Financial highlights

  • Q1 2026 revenues were $459.1M, slightly down from $461.6M in Q1 2025.

  • Comparable FFO was $0.52 per share, down from $0.63 per share year-over-year, mainly due to prior period ground rent reversal and higher net interest expense.

  • Liquidity stands at $2.6B as of March 31, 2026, including $1.2B in cash and $1.4B in undrawn credit lines.

  • Operating expenses increased by $30.3M year-over-year, primarily due to higher same store operations and BMS expenses.

  • Interest and debt expense decreased by $6.6M to $89.2M, mainly from lower average debt balances and lower amortization of interest rate cap premiums.

Outlook and guidance

  • Full year 2026 Comparable FFO expected to be slightly higher than 2025, with quarterly ramp-up as new rents come online and interest expense declines.

§ **Directions**
**a.** According to the financial highlights, what was Comparable FFO per share in Q1 2026?
**b.** Write the next part of the financial highlights, picking up after the full-year 2026 guidance bullet.
The records are unrelated to the financial highlights above.

[Dataset records]
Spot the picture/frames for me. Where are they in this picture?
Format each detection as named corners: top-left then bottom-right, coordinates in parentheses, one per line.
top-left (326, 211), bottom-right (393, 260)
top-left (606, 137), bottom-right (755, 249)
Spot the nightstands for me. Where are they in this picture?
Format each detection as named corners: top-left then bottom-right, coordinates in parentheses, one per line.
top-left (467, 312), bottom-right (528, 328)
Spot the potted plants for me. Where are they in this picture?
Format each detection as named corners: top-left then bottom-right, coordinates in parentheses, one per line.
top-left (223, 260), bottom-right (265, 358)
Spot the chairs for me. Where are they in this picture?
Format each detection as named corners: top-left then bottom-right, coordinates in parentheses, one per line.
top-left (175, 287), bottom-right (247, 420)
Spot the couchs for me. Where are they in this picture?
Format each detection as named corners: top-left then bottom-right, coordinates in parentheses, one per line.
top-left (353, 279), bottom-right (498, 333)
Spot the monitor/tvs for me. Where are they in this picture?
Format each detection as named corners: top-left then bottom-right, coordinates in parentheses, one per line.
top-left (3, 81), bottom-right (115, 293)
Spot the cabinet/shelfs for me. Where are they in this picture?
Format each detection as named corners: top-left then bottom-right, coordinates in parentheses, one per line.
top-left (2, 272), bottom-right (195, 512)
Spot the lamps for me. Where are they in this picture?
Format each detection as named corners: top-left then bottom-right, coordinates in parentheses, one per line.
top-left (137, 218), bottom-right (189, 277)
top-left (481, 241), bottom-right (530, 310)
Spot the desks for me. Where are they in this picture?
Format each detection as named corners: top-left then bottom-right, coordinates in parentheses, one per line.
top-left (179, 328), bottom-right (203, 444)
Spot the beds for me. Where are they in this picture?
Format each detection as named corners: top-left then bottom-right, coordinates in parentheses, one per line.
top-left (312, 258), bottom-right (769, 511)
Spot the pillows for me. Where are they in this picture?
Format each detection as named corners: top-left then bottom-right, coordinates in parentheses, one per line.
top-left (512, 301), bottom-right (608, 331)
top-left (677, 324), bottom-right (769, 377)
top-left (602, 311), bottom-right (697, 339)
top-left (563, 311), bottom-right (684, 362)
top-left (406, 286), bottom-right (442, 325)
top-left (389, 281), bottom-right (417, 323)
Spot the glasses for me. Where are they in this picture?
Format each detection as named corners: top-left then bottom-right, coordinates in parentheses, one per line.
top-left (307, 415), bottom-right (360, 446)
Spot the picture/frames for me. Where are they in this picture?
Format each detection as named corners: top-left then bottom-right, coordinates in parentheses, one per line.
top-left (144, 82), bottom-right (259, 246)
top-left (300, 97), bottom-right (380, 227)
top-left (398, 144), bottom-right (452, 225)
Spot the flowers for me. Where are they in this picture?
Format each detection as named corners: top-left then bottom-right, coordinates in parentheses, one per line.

§ **Exercise results**
**a.** Comparable FFO was $0.52 per share.

**b.**
  • Significant earnings growth projected for 2027, driven by PENN 1 and PENN 2 lease-up and Park Avenue Plaza acquisition.

  • Free rent burn-off and reduced tenant improvements expected to materially boost cash flow by 2028.

  • Management anticipates sufficient liquidity to fund operations, dividends, and capital expenditures over the next twelve months.

  • Projected incremental cash yield for 623 Fifth Avenue office condominium development is 10.1%, with stabilization expected in 2028.